Upon adding 1 mL of AuNPs solution (average size of 6.07 nm, 0.19 mg/mL) to the mixture, the color faded from yellow to colorless within 3 min. The absorption peak at 380 nm disappeared, and another absorption peak at 302 nm occurred as well (Figure 5a), indicating the rapid catalytic reduction of 4-NA. In contrast, the blank control without the addition of AuNPs showed no change in color and absorption peak even after several days, thus implying the required role of AuNPs in this reduction process, which was in accordance with many previous reports [2,11]. The effect of catalyst addition on the degradation process was also evaluated by varying the volume of AuNPs solution while keeping the other parameters constant. As shown in Figure 5, the reduction rate increased with the increasing addition of AuNPs. The time needed to completely degrade 4-NA was 3, 6, and 40 min in the cases of 1, 0.1, and 0.01 mL of AuNPs solution, respectively. Taking the reduction efficiency and catalyst addition into consideration, 0.1 mL was preferred and about 0.019 mg AuNPs (dry weight) could catalyze the complete reduction of 12.5 μmol of 4-NA in 6 min. Since the concentration of NaBH4 much exceeded than that of 4-NA (100-fold), the kinetic reduction was considered to be pseudo-first order. The logarithm of the absorbance of 4-NA at 380 nm (lnA) will then decrease linearly with reaction time, and the calculated slope could be the rate constant (k) of the reaction. In this study, the k value was calculated to be 0.065 min−1.

Figure 5
figure 5

UV-vis spectra during the degradation of 4-NA catalyzed by different volumes of AuNPs solution. (a) 1 mL. (b) 0.1 mL. (c) 0.01 mL.

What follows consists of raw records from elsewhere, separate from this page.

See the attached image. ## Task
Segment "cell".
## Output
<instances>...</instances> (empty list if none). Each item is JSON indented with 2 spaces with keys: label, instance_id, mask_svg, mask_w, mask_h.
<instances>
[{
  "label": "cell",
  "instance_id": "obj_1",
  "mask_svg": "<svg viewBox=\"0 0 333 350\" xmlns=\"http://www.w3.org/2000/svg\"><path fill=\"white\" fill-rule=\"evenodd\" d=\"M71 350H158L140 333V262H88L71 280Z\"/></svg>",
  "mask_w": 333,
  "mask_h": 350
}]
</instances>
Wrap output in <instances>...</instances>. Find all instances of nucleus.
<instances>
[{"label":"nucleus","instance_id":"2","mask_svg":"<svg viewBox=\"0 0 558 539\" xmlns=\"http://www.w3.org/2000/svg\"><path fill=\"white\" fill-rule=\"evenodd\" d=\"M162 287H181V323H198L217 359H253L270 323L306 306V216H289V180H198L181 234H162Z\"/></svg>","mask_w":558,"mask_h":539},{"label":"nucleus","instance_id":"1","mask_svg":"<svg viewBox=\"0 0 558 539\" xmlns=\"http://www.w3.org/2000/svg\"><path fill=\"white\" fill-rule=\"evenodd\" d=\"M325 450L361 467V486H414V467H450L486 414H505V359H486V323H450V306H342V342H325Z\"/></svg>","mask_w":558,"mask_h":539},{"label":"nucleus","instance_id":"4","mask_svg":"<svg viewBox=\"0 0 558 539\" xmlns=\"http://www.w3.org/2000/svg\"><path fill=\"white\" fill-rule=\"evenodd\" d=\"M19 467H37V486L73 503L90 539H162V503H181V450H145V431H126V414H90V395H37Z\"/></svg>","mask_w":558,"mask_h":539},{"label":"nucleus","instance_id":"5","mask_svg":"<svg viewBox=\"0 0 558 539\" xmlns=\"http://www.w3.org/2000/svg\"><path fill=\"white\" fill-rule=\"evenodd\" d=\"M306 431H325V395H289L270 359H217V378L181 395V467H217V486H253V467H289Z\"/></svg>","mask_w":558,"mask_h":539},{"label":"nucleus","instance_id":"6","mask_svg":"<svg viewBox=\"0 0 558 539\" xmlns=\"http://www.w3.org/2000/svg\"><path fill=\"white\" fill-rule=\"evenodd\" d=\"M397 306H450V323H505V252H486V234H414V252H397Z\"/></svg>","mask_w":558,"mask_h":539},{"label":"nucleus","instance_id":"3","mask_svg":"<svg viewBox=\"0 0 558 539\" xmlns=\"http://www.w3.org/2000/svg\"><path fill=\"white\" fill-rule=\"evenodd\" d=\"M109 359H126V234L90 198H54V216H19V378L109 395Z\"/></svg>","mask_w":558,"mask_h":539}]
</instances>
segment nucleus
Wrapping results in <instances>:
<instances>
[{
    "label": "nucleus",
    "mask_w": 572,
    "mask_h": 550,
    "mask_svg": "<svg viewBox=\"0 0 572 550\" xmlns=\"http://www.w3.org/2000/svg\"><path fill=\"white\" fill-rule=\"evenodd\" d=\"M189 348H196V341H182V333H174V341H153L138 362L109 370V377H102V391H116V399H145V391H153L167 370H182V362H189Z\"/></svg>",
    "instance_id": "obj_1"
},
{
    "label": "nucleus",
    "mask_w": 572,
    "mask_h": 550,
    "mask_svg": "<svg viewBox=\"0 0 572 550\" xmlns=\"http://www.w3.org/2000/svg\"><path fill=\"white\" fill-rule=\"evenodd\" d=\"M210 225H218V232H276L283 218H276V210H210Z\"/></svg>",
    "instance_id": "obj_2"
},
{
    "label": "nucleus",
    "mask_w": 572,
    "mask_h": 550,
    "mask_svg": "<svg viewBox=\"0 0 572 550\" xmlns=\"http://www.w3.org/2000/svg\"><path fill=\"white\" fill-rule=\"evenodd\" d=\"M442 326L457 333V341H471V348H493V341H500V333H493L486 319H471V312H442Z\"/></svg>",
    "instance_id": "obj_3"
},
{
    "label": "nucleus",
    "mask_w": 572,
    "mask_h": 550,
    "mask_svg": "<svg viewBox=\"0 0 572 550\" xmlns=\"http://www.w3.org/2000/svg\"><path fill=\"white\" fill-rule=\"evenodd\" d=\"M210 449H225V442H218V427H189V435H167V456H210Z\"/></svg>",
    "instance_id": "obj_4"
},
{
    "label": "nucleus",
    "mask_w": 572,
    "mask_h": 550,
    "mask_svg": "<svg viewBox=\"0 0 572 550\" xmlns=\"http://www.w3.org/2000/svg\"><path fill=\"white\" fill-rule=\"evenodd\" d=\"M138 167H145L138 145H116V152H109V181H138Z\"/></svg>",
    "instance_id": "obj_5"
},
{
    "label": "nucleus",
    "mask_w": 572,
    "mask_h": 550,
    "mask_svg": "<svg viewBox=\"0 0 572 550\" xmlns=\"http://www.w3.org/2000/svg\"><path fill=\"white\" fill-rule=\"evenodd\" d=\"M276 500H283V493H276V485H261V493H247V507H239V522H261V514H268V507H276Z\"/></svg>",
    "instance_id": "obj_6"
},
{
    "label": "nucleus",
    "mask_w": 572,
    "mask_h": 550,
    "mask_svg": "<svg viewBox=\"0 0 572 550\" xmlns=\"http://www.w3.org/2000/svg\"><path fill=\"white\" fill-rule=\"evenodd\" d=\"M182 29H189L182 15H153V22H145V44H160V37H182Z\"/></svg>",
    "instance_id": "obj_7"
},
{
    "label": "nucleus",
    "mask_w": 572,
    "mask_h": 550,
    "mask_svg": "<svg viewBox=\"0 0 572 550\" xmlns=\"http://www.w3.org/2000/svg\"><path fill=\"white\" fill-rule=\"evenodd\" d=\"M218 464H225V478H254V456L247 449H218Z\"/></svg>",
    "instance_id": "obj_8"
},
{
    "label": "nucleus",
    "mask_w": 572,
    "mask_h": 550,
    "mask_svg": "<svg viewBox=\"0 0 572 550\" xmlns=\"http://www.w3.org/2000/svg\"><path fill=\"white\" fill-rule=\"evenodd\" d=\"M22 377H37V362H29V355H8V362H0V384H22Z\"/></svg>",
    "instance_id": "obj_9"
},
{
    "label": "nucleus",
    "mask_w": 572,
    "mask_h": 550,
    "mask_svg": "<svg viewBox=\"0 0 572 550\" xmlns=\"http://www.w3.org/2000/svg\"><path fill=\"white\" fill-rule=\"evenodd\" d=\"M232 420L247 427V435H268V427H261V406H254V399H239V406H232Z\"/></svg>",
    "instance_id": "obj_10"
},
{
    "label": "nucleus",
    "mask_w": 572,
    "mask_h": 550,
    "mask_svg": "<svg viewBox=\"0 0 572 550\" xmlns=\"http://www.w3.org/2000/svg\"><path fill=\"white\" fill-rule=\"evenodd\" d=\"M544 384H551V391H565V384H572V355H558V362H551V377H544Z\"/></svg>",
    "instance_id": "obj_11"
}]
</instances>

In this study, IPE of P. sanguineus as reducing and stabilizing agents was used to successfully synthesize AuNPs with various shapes and dimensions. The synthetic process was simple, clean, and could be an alternative to existing physical and chemical methods. Visual inspection, UV-vis spectroscopic measurement, XRD analysis, and TEM observation confirmed the formation and characteristics of AuNPs, which was highly affected by reaction conditions. FTIR analysis implied the interaction between AuNPs and protein extract by functional groups including hydroxyl, amine, and carboxyl, which were possibly responsible for the reduction of gold ions and stabilization. The biosynthesized AuNPs could effectively catalyze the degradation of 4-NA, and 0.019 mg of AuNPs with average size of 6.07 nm was optimized to completely degrade 12.5 μmol of 4-NA in 6 min. It was suggested that the IPE of P. sanguineus could be a potential medium to synthesize AuNPs with high catalytic activity in degradation of organic contaminants.